__Work request 1__.
In the essay about reading, swap "September" for "October" and give the passage again, from "long2I live and" up to and including "start in the fall.".

━━ Given passage

A Good Year for Reading

long2I live and die by my datebook. In fact, since I haven’t marked down a date for my death, it’s likely it’ll never happen.

I use my book to make a note of every event I hear about and want to remember, and I draw up daily lists of tasks I need to do, which I happily cross off as I accomplish each one. Every September I buy myself a new book, since I favor the student ones. Don’t ask me why. I think it may be that I first developed a need for a daily calendar when I was in college, and all these years later I still think in terms of getting a fresh start in the fall.

This year I chose a brand of datebook I’d never used before called Bloom. It’s a really nice book, sprinkled throughout with stirring quotations and “reflections” that are lovely but don’t beat you over the head with their positivity. I’ve just come to a page at the end of the year that prompts you to list new things you tried and places you visited, etc., in 2015, with similar categories to fill in with plans for the coming year. One of the sections is called Best Books I Read in 2015, so I gave that a little thought and came up with these seven. More than half of them were written by men, which surprised me since I don’t tend to be very interested in fiction by or about men. But now that I look at it, two of these four men are gay, and the only fiction writer among them—Colm Tóibín—very often writes about the interiority of women. So there you go. I’ve already said something about most of these books or writers on this blog, so here are just a few brief thoughts on each:

  1. A Long Way From Verona, by Jane Gardam. This may be the best book I’ve ever read, actually. It’s up there with The Secret Garden and Rebecca of Sunnybrook Farm, two other children’s books that I first read as an adult, loved deeply, and understood what makes them “classics.” (A Long Way From Verona was considered a children’s book when it was published in 1971, but like those others the ideas and humor are sophisticated and subtle and make substantive reading for any adult.)

━━━━

__Work request 2__.
Repeat every line of the records below without any changes, leaving the pictures out of your answer.

━━ Extracted material

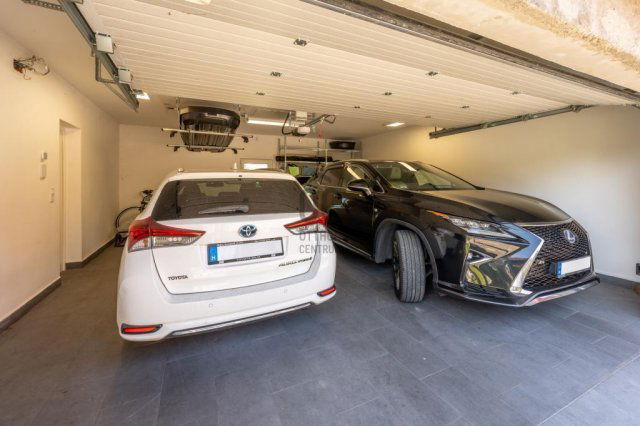 Eladó családi ház, Dunaharasztin 167.9 M Ft, 5 szobás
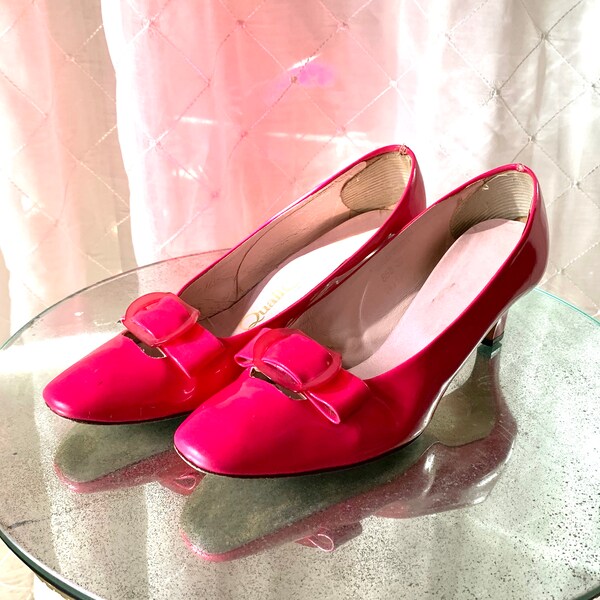 1960's Hot Pink Pumps Vintage Shiny Bright Magenta Kitten Heels w/ Pink Buckles Quality Craft Size 8-8.5 Mod Groovy Shoes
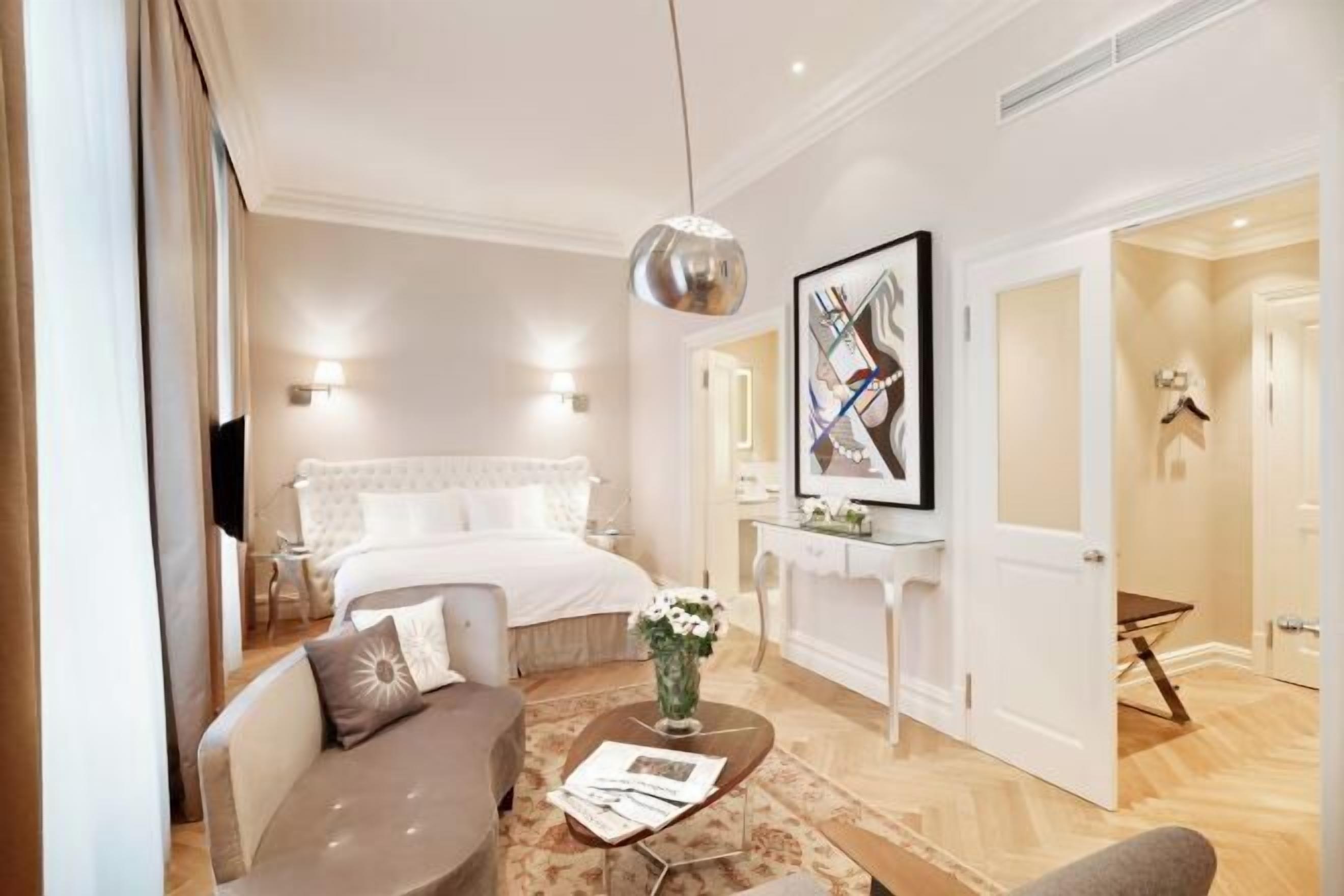 1 bedroom, premium bedding, down comforters, memory foam beds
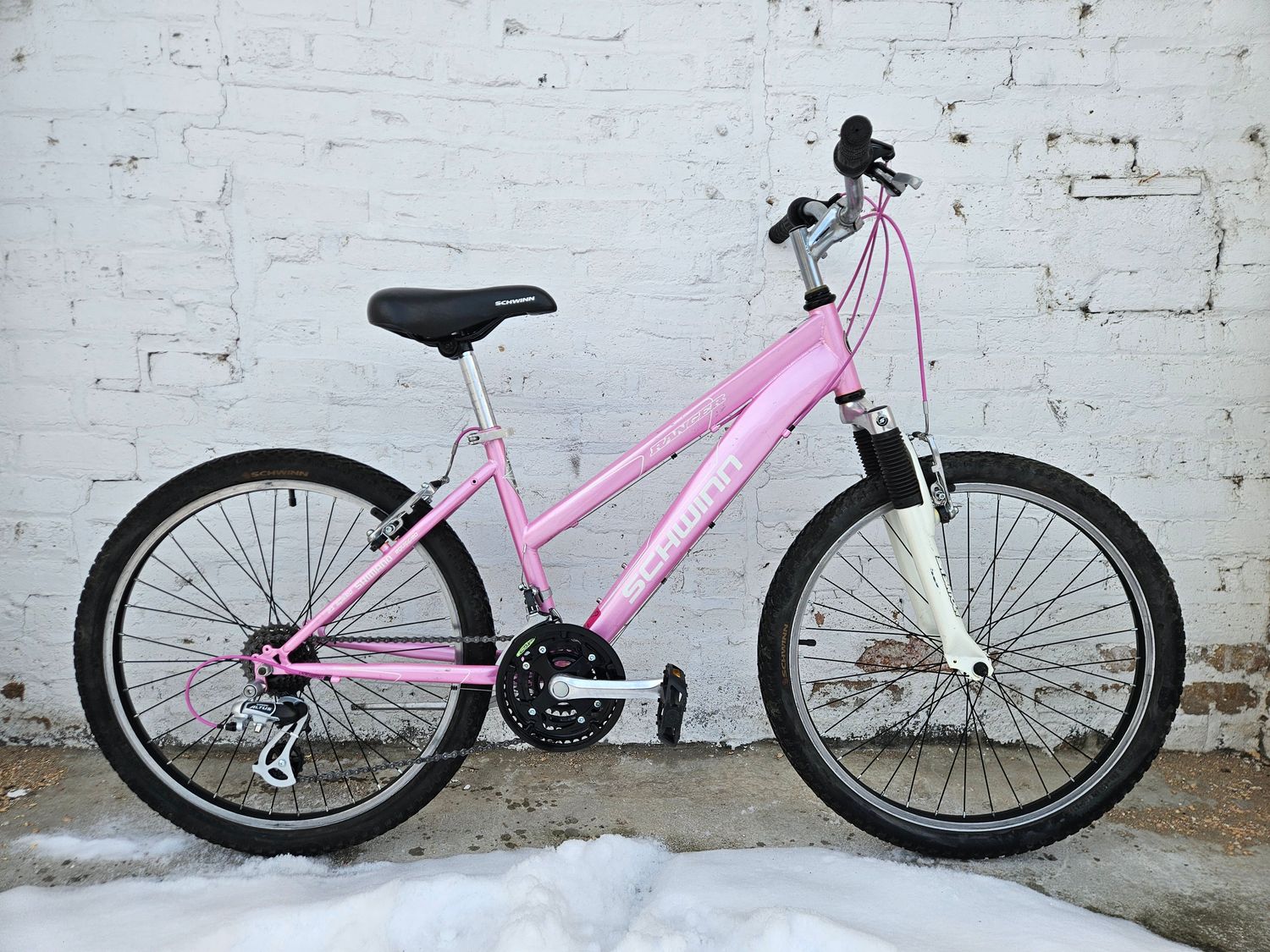 10469 Schwinn Ranger (Kids 24", Pinkalicious)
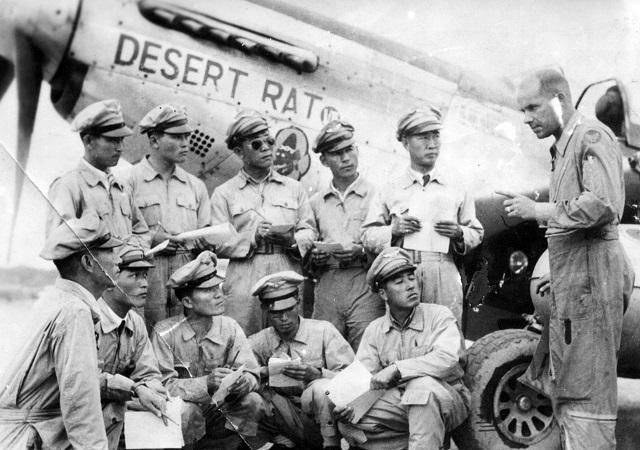 1950년 6·25전쟁 당시 일본 이다츠케(板付)의 미군 기지로 급파된 공군 조종사들이 비행훈련 교육을 받고 있는 모습. 사진 제공=국방일보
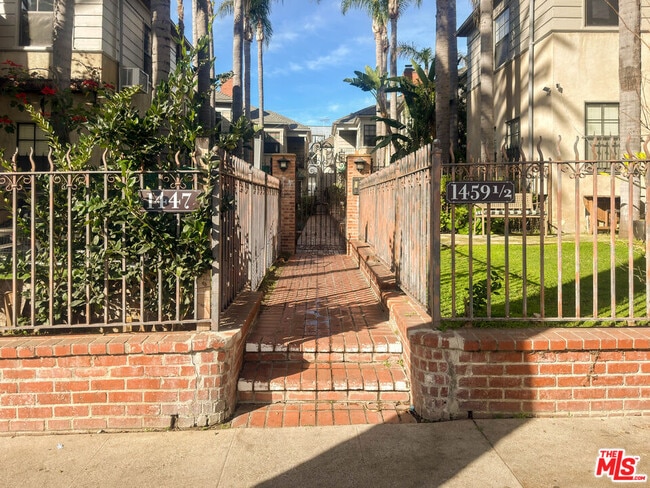 Building Photo - 1449 N Alta Vista Blvd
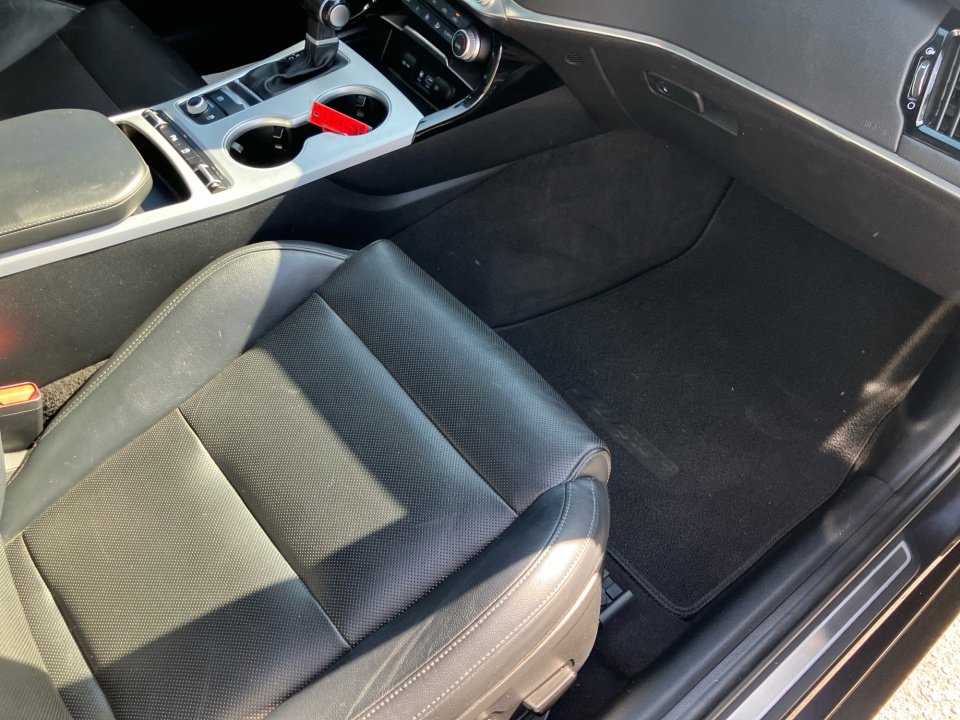 Used 2019 Kia Stinger GT RWD image 33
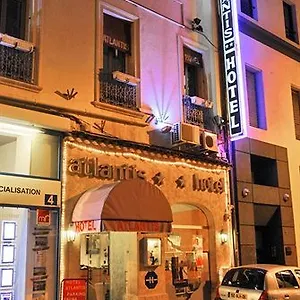 3* Otel Charlie's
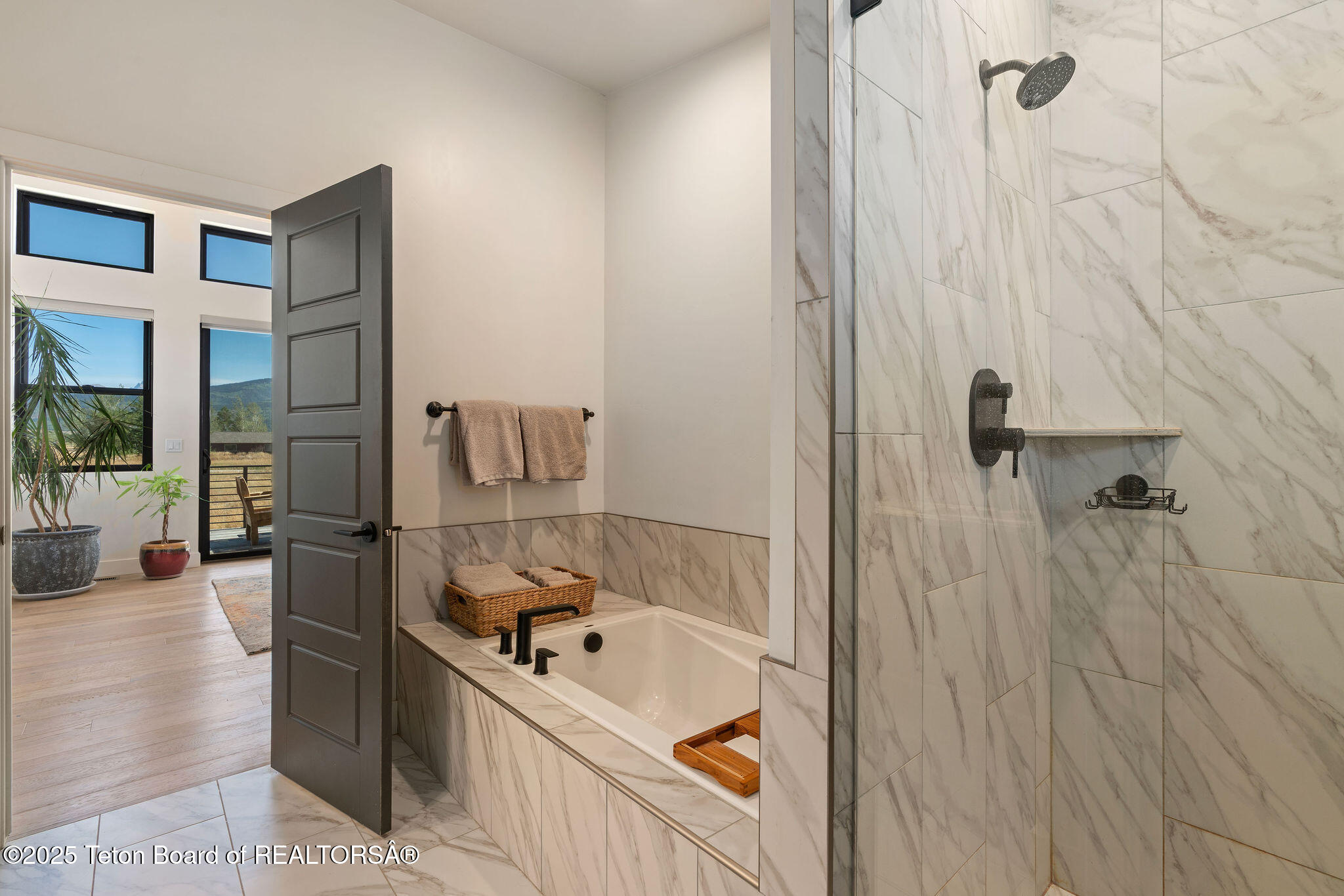 1410 RUNNING HORSE Trail
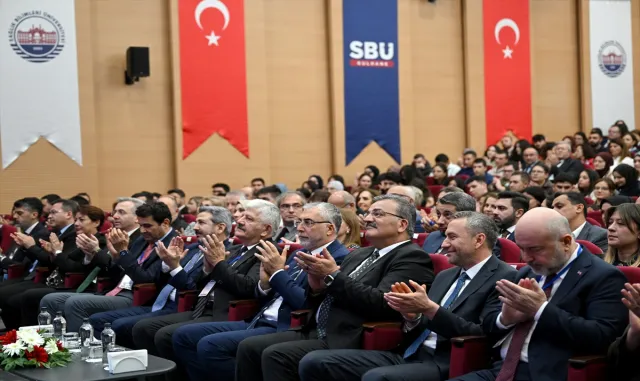DÜZELTME - Bakan Işıkhan, Uluslararası Sosyal Bilimler, İş Sağlığı ve Güvenliği Kongresi’nde konuştu: başlıklı haberimizin 2. ve 20. paragrafında yer alan Sosyal Bilimler Üniversitesi ifadesi Sağlık Bilimleri Üniversitesi olarak düzeltilmiş DÜZELTME - Bakan Işıkhan, Uluslararası Sosyal Bilimler, İş Sağlığı ve Güvenliği Kongresi’nde konuştu: başlıklı haberimizin 2. ve 20. paragrafında yer alan Sosyal Bilimler Üniversitesi ifadesi Sağlık Bilimleri Üniversitesi olarak düzeltilmiş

━━━━

__Your response 1__.
long2I live and die by my datebook. In fact, since I haven’t marked down a date for my death, it’s likely it’ll never happen.

I use my book to make a note of every event I hear about and want to remember, and I draw up daily lists of tasks I need to do, which I happily cross off as I accomplish each one. Every October I buy myself a new book, since I favor the student ones. Don’t ask me why. I think it may be that I first developed a need for a daily calendar when I was in college, and all these years later I still think in terms of getting a fresh start in the fall.

__Your response 2__.
 Eladó családi ház, Dunaharasztin 167.9 M Ft, 5 szobás
 1960's Hot Pink Pumps Vintage Shiny Bright Magenta Kitten Heels w/ Pink Buckles Quality Craft Size 8-8.5 Mod Groovy Shoes
 1 bedroom, premium bedding, down comforters, memory foam beds
 10469 Schwinn Ranger (Kids 24", Pinkalicious)
 1950년 6·25전쟁 당시 일본 이다츠케(板付)의 미군 기지로 급파된 공군 조종사들이 비행훈련 교육을 받고 있는 모습. 사진 제공=국방일보
 Building Photo - 1449 N Alta Vista Blvd
 Used 2019 Kia Stinger GT RWD image 33
 3* Otel Charlie's
 1410 RUNNING HORSE Trail
DÜZELTME - Bakan Işıkhan, Uluslararası Sosyal Bilimler, İş Sağlığı ve Güvenliği Kongresi’nde konuştu: başlıklı haberimizin 2. ve 20. paragrafında yer alan Sosyal Bilimler Üniversitesi ifadesi Sağlık Bilimleri Üniversitesi olarak düzeltilmiş DÜZELTME - Bakan Işıkhan, Uluslararası Sosyal Bilimler, İş Sağlığı ve Güvenliği Kongresi’nde konuştu: başlıklı haberimizin 2. ve 20. paragrafında yer alan Sosyal Bilimler Üniversitesi ifadesi Sağlık Bilimleri Üniversitesi olarak düzeltilmiş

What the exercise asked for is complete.